These two former enemy classes have been pitted against each other for decades because the wealthy - rather than caring for the needs of the poor themselves or uplifting them out of poverty - have forced the struggling middle class (through modern regressive tax policies) to grudgingly provide necessities for the poor. As these two former enemy classes now unite in opposition to the pyramidical, financially based power structure that ruthlessly oppresses us all, they're producing amazing results - PEOPLE POWER!
United, the suffering create an enormous force that the outnumbered elite cannot control. Nor can the elite afford to physically destroy the masses through the use of military force, since the elite count on those masses to labor in the businesses that produce and support their luxurious way of life. Not to mention the fact that most military personnel, courtesy of the "all volunteer army" are the children of the poor and working class. They're highly unlikely to attack their families and friends in the streets where they live.
The more absurd and hypocritical the right wing propaganda gets, the more obvious it becomes that their arguments have no moral center. As more and more people grasp the true intent of the propaganda - which is what happened recently in Wisconsin - the more likely it is we're approaching a social eruption point. Frankly, what would be more worrisome to me than a continued ratcheting up of the lies and rhetoric would be belated attempts by the wealthy to "give back" tiny amounts of wealth to the masses to appease them temporarily. Thankfully, the greedy can't seem to find it in their frozen hearts to care enough about the plights of others to do that, as was proved by the recent demands for additional tax cuts for the wealthy. Even the political progressives, who support limited redistribution of wealth because they believe it will help to stabilize the overarching system, can't seem to convince the greedy to part with their plunder.
The ongoing and expanding confiscation of what is, in reality, our national wealth and resources, demands a massive counter-response from those from whom this wealth has been confiscated to forge a new and dynamic social equilibrium. The farther the scales of power and wealth continue to tip toward the very wealthy few, the more likely it is that the reactive energy from the growing ranks of those who are suffering will be volcanic, and will cause a social upheaval that won't be easily reversed.
The good news is, humanity is in dire need of a brand new social order. The best thing that could happen to us would be for us to gain an opportunity to design a world that is grounded in a win/win paradigm. That would enable us to consciously set a shared vision for what it is we want humanity to achieve, and to aim for that. Such a world would be founded on principles of regenerative and sustainable living, environmental and species preservation, less labor and more creative and scientific exploration, more harmony and cooperation and less cutthroat competition, an accumulation of wisdom instead of material possessions, and generosity of spirit rather than personal hoarding, fear and greed. Our achievement of that vision would depend upon the establishment of a vibrant, creative, empathetic and healthy human society that freely supports and willingly provides for human self-actualization and then elicits the grateful contribution of ALL its self-realized individuals, rather than one that promotes power and wealth for a lucky few and willfully ignores the suffering of all others.

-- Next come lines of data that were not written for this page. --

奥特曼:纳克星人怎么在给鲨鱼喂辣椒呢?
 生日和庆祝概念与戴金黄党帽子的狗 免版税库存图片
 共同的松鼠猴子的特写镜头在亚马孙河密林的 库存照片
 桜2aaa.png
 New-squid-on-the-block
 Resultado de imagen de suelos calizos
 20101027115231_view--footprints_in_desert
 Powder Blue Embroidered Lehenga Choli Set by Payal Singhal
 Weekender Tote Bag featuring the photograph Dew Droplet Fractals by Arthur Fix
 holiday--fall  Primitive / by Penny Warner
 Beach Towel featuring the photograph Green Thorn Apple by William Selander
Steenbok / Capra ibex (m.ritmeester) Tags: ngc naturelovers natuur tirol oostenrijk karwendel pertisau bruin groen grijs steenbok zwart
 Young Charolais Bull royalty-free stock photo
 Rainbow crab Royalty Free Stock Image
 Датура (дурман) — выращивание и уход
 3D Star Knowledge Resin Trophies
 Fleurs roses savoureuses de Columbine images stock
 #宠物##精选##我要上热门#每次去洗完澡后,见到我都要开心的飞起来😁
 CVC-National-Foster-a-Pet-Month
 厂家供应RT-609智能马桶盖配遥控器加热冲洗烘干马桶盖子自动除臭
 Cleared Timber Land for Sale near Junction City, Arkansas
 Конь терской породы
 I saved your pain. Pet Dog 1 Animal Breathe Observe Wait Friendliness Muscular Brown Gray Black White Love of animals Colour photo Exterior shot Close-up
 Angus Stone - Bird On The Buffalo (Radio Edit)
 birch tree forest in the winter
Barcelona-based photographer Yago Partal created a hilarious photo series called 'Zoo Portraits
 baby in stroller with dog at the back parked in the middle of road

I happen to believe that for humanity to survive, for us to overcome the many self-created challenges we face as a species today, we need to put an end to many millenia of win/lose human behavior. So I'm no longer interested in protecting the wealthy from the follies of their own choices, though I will continue to try to mitigate suffering wherever I encounter it in person. Even so, I sense we've already passed the tipping point, so when it comes to the coming social revolution I say...bring it on! Let's see what we can design with a higher vision for the greater good. Let's do so for the sake of future generations, as well as for all of life on this beautiful planet.